WHAT IS REQUIRED: Write out all of the lines below, exactly and completely.

===== DATA EXTRACT =====

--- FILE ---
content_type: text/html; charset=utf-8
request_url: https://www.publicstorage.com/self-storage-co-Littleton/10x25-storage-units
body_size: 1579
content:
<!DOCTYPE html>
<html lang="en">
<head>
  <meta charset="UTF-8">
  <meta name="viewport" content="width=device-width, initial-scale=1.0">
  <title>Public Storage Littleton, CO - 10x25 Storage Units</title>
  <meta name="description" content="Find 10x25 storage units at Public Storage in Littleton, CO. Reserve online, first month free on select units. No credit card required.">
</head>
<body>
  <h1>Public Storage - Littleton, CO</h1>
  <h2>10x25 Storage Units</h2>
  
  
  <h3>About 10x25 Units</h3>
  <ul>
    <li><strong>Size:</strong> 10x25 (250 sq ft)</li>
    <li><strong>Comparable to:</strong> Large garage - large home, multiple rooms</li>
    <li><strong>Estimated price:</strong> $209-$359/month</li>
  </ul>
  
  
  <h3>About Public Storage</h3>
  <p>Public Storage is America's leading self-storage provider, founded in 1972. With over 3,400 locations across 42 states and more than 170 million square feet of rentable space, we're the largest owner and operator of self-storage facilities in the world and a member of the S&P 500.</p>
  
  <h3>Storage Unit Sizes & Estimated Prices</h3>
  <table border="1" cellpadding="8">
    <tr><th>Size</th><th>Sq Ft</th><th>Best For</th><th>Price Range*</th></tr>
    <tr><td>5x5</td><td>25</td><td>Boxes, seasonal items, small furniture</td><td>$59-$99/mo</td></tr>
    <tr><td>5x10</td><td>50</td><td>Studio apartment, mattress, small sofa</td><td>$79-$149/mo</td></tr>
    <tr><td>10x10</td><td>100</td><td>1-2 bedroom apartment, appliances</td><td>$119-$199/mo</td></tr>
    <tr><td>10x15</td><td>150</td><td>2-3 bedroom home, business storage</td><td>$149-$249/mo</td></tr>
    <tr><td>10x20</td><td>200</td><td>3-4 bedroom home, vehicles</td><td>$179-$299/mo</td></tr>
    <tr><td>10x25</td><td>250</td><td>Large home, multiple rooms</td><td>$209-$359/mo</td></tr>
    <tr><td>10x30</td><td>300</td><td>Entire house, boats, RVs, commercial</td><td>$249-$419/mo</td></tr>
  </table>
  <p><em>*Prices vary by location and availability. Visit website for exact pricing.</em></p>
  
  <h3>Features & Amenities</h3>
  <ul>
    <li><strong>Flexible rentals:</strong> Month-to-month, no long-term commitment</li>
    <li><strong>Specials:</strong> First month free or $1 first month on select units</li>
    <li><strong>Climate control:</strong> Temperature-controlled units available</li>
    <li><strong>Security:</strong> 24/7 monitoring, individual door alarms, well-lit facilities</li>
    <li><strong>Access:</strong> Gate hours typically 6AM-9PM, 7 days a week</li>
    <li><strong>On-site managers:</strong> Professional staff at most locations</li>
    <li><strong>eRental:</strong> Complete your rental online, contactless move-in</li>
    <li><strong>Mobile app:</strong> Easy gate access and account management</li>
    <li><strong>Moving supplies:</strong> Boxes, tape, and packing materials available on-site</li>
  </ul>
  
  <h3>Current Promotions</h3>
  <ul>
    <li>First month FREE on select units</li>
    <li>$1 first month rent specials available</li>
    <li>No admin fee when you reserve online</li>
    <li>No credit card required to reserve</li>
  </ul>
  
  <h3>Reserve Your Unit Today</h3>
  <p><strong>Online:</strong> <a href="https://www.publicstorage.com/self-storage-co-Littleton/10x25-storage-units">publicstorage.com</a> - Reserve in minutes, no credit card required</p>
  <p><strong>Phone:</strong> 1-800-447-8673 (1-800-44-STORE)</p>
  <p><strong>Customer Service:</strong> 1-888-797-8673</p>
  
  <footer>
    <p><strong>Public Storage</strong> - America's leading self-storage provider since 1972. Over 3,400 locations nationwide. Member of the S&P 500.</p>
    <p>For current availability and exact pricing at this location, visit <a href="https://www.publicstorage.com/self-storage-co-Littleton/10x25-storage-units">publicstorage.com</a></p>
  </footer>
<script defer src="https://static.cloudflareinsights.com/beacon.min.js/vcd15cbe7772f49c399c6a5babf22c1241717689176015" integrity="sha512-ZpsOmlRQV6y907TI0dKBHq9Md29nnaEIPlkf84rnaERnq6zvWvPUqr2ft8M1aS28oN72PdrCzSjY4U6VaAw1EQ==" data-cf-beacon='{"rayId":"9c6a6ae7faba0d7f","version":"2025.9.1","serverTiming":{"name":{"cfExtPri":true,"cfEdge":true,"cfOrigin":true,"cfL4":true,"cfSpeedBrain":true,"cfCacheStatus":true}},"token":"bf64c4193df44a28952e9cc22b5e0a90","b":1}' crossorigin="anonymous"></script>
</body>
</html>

=====

SOLUTION:
--- FILE ---
content_type: text/html; charset=utf-8
request_url: https://www.publicstorage.com/self-storage-co-Littleton/10x25-storage-units
body_size: 1579
content:
<!DOCTYPE html>
<html lang="en">
<head>
  <meta charset="UTF-8">
  <meta name="viewport" content="width=device-width, initial-scale=1.0">
  <title>Public Storage Littleton, CO - 10x25 Storage Units</title>
  <meta name="description" content="Find 10x25 storage units at Public Storage in Littleton, CO. Reserve online, first month free on select units. No credit card required.">
</head>
<body>
  <h1>Public Storage - Littleton, CO</h1>
  <h2>10x25 Storage Units</h2>
  
  
  <h3>About 10x25 Units</h3>
  <ul>
    <li><strong>Size:</strong> 10x25 (250 sq ft)</li>
    <li><strong>Comparable to:</strong> Large garage - large home, multiple rooms</li>
    <li><strong>Estimated price:</strong> $209-$359/month</li>
  </ul>
  
  
  <h3>About Public Storage</h3>
  <p>Public Storage is America's leading self-storage provider, founded in 1972. With over 3,400 locations across 42 states and more than 170 million square feet of rentable space, we're the largest owner and operator of self-storage facilities in the world and a member of the S&P 500.</p>
  
  <h3>Storage Unit Sizes & Estimated Prices</h3>
  <table border="1" cellpadding="8">
    <tr><th>Size</th><th>Sq Ft</th><th>Best For</th><th>Price Range*</th></tr>
    <tr><td>5x5</td><td>25</td><td>Boxes, seasonal items, small furniture</td><td>$59-$99/mo</td></tr>
    <tr><td>5x10</td><td>50</td><td>Studio apartment, mattress, small sofa</td><td>$79-$149/mo</td></tr>
    <tr><td>10x10</td><td>100</td><td>1-2 bedroom apartment, appliances</td><td>$119-$199/mo</td></tr>
    <tr><td>10x15</td><td>150</td><td>2-3 bedroom home, business storage</td><td>$149-$249/mo</td></tr>
    <tr><td>10x20</td><td>200</td><td>3-4 bedroom home, vehicles</td><td>$179-$299/mo</td></tr>
    <tr><td>10x25</td><td>250</td><td>Large home, multiple rooms</td><td>$209-$359/mo</td></tr>
    <tr><td>10x30</td><td>300</td><td>Entire house, boats, RVs, commercial</td><td>$249-$419/mo</td></tr>
  </table>
  <p><em>*Prices vary by location and availability. Visit website for exact pricing.</em></p>
  
  <h3>Features & Amenities</h3>
  <ul>
    <li><strong>Flexible rentals:</strong> Month-to-month, no long-term commitment</li>
    <li><strong>Specials:</strong> First month free or $1 first month on select units</li>
    <li><strong>Climate control:</strong> Temperature-controlled units available</li>
    <li><strong>Security:</strong> 24/7 monitoring, individual door alarms, well-lit facilities</li>
    <li><strong>Access:</strong> Gate hours typically 6AM-9PM, 7 days a week</li>
    <li><strong>On-site managers:</strong> Professional staff at most locations</li>
    <li><strong>eRental:</strong> Complete your rental online, contactless move-in</li>
    <li><strong>Mobile app:</strong> Easy gate access and account management</li>
    <li><strong>Moving supplies:</strong> Boxes, tape, and packing materials available on-site</li>
  </ul>
  
  <h3>Current Promotions</h3>
  <ul>
    <li>First month FREE on select units</li>
    <li>$1 first month rent specials available</li>
    <li>No admin fee when you reserve online</li>
    <li>No credit card required to reserve</li>
  </ul>
  
  <h3>Reserve Your Unit Today</h3>
  <p><strong>Online:</strong> <a href="https://www.publicstorage.com/self-storage-co-Littleton/10x25-storage-units">publicstorage.com</a> - Reserve in minutes, no credit card required</p>
  <p><strong>Phone:</strong> 1-800-447-8673 (1-800-44-STORE)</p>
  <p><strong>Customer Service:</strong> 1-888-797-8673</p>
  
  <footer>
    <p><strong>Public Storage</strong> - America's leading self-storage provider since 1972. Over 3,400 locations nationwide. Member of the S&P 500.</p>
    <p>For current availability and exact pricing at this location, visit <a href="https://www.publicstorage.com/self-storage-co-Littleton/10x25-storage-units">publicstorage.com</a></p>
  </footer>
<script defer src="https://static.cloudflareinsights.com/beacon.min.js/vcd15cbe7772f49c399c6a5babf22c1241717689176015" integrity="sha512-ZpsOmlRQV6y907TI0dKBHq9Md29nnaEIPlkf84rnaERnq6zvWvPUqr2ft8M1aS28oN72PdrCzSjY4U6VaAw1EQ==" data-cf-beacon='{"rayId":"9c6a6ae7faba0d7f","version":"2025.9.1","serverTiming":{"name":{"cfExtPri":true,"cfEdge":true,"cfOrigin":true,"cfL4":true,"cfSpeedBrain":true,"cfCacheStatus":true}},"token":"bf64c4193df44a28952e9cc22b5e0a90","b":1}' crossorigin="anonymous"></script>
</body>
</html>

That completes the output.